Hierbei geht es lediglich um eine Kaufentscheidung. Viel schwieriger wird es auf persönlicher Ebene, wie zum Beispiel bei sozialen Beziehungen, wo Menschen ihre frühkindlichen Denkmuster stets wiederholen. Deswegen entstehen toxische Beziehungen, bei der Menschen sich von Partnern angezogen fühlen, die ihre destruktiven Denkmuster bestätigen – obwohl es ihnen objektiv schadet, einfach nur, weil es sich so vertraut anfühlt. Die einzige Chance, da herauszukommen, besteht darin, nicht das zu machen, was sich “gut” anfühlt. Beobachtet man menschliches Verhalten mal genauer, sieht man, dass die Mehrheit dazu nicht in der Lage ist.
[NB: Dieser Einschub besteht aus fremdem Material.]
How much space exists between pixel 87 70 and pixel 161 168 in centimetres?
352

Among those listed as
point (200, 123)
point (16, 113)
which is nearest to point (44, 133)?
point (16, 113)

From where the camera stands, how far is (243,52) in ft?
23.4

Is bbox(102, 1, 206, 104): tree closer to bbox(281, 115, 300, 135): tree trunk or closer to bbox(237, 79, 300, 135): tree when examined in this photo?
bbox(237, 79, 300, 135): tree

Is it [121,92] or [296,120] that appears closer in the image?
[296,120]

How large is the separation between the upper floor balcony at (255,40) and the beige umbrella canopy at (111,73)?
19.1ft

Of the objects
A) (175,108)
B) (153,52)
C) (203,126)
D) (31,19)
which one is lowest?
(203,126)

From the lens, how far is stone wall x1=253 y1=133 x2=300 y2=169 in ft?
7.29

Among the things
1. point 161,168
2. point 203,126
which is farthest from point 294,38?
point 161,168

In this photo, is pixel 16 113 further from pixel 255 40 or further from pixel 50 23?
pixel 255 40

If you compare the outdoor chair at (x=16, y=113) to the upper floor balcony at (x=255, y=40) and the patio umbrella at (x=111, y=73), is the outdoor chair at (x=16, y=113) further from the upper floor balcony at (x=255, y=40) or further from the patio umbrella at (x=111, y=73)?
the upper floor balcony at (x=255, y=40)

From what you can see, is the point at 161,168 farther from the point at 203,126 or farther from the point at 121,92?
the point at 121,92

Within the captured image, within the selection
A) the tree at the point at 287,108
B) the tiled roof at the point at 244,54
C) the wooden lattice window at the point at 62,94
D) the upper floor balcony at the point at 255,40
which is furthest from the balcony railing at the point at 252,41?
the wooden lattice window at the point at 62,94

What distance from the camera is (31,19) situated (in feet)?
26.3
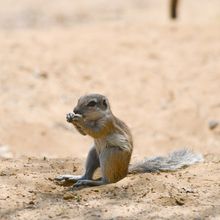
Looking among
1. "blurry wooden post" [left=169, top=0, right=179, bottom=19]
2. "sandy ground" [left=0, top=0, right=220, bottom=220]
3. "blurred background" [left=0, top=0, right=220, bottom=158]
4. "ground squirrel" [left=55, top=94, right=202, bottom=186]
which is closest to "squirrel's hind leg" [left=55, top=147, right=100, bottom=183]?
"ground squirrel" [left=55, top=94, right=202, bottom=186]

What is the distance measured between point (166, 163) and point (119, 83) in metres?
4.35

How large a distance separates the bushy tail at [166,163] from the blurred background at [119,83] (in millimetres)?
1853

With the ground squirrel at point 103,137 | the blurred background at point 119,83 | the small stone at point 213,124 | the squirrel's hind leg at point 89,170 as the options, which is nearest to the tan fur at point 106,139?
the ground squirrel at point 103,137

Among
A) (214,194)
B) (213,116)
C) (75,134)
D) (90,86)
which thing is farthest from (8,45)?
(214,194)

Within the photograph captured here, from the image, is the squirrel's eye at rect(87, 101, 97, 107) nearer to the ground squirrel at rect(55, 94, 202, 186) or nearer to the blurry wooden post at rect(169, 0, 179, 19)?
the ground squirrel at rect(55, 94, 202, 186)

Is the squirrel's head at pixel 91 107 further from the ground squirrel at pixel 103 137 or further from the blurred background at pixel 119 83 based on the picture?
the blurred background at pixel 119 83

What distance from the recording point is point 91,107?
4.95 meters

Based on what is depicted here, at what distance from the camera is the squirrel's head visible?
16.2 feet

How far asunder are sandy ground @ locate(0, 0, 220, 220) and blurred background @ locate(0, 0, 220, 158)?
0.01 m

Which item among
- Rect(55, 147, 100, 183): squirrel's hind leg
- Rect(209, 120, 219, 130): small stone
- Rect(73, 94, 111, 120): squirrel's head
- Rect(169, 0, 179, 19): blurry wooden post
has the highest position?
Rect(169, 0, 179, 19): blurry wooden post

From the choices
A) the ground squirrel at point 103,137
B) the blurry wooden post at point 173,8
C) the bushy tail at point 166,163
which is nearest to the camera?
the ground squirrel at point 103,137

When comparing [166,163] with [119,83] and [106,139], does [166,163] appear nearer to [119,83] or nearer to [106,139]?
[106,139]

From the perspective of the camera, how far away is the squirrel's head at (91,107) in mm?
4945

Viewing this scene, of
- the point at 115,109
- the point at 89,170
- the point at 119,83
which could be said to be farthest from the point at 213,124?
the point at 89,170
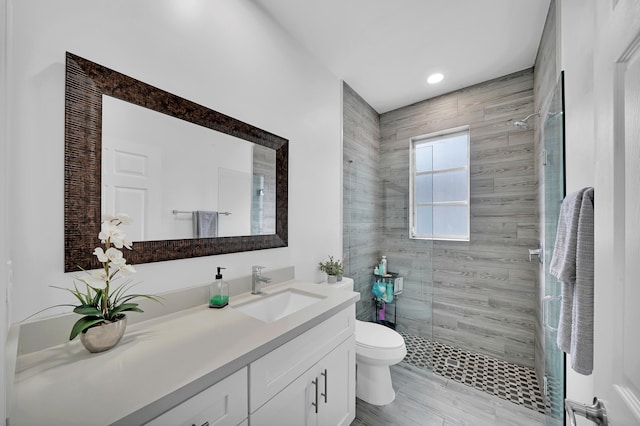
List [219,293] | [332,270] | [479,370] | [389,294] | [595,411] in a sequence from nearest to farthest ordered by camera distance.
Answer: [595,411]
[219,293]
[332,270]
[479,370]
[389,294]

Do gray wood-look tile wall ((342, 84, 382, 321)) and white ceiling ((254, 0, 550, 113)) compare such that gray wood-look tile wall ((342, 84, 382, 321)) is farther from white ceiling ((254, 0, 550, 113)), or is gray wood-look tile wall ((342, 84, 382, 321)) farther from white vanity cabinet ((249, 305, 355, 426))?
white vanity cabinet ((249, 305, 355, 426))

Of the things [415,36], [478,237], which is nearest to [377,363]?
[478,237]

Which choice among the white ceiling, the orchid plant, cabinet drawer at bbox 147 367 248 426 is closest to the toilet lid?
cabinet drawer at bbox 147 367 248 426

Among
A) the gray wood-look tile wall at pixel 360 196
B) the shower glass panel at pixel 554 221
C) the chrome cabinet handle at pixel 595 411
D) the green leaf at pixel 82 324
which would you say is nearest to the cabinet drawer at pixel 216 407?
the green leaf at pixel 82 324

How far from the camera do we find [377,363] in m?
1.76

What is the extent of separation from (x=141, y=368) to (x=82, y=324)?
246mm

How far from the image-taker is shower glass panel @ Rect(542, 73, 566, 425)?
1302 millimetres

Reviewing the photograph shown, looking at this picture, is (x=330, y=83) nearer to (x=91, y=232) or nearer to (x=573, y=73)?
(x=573, y=73)

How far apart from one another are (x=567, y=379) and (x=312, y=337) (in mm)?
1253

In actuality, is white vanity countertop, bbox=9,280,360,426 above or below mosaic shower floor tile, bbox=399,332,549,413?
above

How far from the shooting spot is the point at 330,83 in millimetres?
2295

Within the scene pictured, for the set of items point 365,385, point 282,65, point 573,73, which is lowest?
point 365,385

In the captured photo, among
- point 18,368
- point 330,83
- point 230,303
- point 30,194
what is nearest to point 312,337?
point 230,303

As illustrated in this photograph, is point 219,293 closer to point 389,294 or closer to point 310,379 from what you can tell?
point 310,379
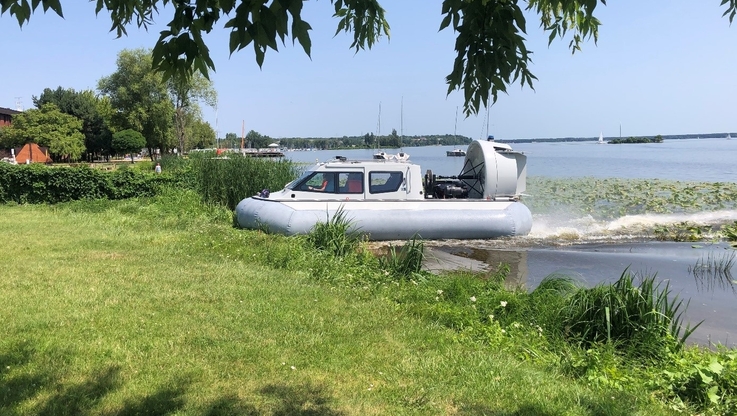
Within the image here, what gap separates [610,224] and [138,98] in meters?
42.3

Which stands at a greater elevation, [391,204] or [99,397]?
[391,204]

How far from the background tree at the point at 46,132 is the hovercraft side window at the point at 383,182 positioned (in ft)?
127

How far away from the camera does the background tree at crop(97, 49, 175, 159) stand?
44.3m

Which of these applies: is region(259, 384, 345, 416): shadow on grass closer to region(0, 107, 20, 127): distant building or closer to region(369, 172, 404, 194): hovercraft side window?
region(369, 172, 404, 194): hovercraft side window

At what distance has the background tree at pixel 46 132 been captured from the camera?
40.9 metres

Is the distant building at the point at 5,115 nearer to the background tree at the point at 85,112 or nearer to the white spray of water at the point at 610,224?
the background tree at the point at 85,112

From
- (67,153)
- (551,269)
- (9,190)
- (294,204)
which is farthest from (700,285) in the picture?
(67,153)

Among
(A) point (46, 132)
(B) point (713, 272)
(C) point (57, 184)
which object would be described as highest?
(A) point (46, 132)

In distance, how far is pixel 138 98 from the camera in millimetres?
45375

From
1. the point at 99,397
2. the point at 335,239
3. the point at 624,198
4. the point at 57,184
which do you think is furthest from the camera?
the point at 624,198

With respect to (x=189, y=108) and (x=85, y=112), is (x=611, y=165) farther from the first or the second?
(x=85, y=112)

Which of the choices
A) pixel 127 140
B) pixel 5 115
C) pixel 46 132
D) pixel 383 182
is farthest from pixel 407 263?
pixel 5 115

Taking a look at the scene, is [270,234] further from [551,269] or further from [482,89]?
[482,89]

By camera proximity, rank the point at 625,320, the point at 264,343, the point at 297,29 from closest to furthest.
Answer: the point at 297,29 < the point at 264,343 < the point at 625,320
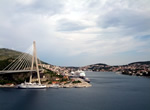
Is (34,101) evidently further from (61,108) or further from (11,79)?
(11,79)

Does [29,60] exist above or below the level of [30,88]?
above

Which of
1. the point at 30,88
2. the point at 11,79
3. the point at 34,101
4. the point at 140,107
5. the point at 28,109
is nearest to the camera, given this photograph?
the point at 28,109

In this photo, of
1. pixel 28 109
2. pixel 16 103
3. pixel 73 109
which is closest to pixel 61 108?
pixel 73 109

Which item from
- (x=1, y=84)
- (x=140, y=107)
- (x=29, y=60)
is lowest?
(x=140, y=107)

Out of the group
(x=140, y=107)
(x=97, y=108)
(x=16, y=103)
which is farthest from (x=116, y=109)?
(x=16, y=103)

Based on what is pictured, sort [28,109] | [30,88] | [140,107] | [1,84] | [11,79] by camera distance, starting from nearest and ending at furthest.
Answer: [28,109], [140,107], [30,88], [1,84], [11,79]

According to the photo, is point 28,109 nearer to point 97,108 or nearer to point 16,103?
point 16,103

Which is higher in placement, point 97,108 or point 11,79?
point 11,79

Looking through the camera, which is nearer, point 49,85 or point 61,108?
point 61,108

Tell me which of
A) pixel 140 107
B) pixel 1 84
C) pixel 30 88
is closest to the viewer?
pixel 140 107
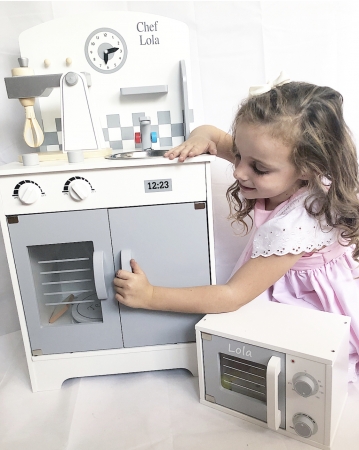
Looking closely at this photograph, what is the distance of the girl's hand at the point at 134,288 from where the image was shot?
2.84ft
Der Energieaufwand, den man braucht, um gegen das zu handeln, was sich gut anfühlt, entscheidet darüber, wie “rational” jemand wirklich dauerhaft sein kann. Jemand mit mehr destruktiven Denkmustern wird schneller überfordert sein und damit schneller wieder in alte Muster zurückfallen als jemand, der weniger destruktive Denkmuster erlernt hat. Es ist also nicht NUR eine reine Frage der Willenskraft.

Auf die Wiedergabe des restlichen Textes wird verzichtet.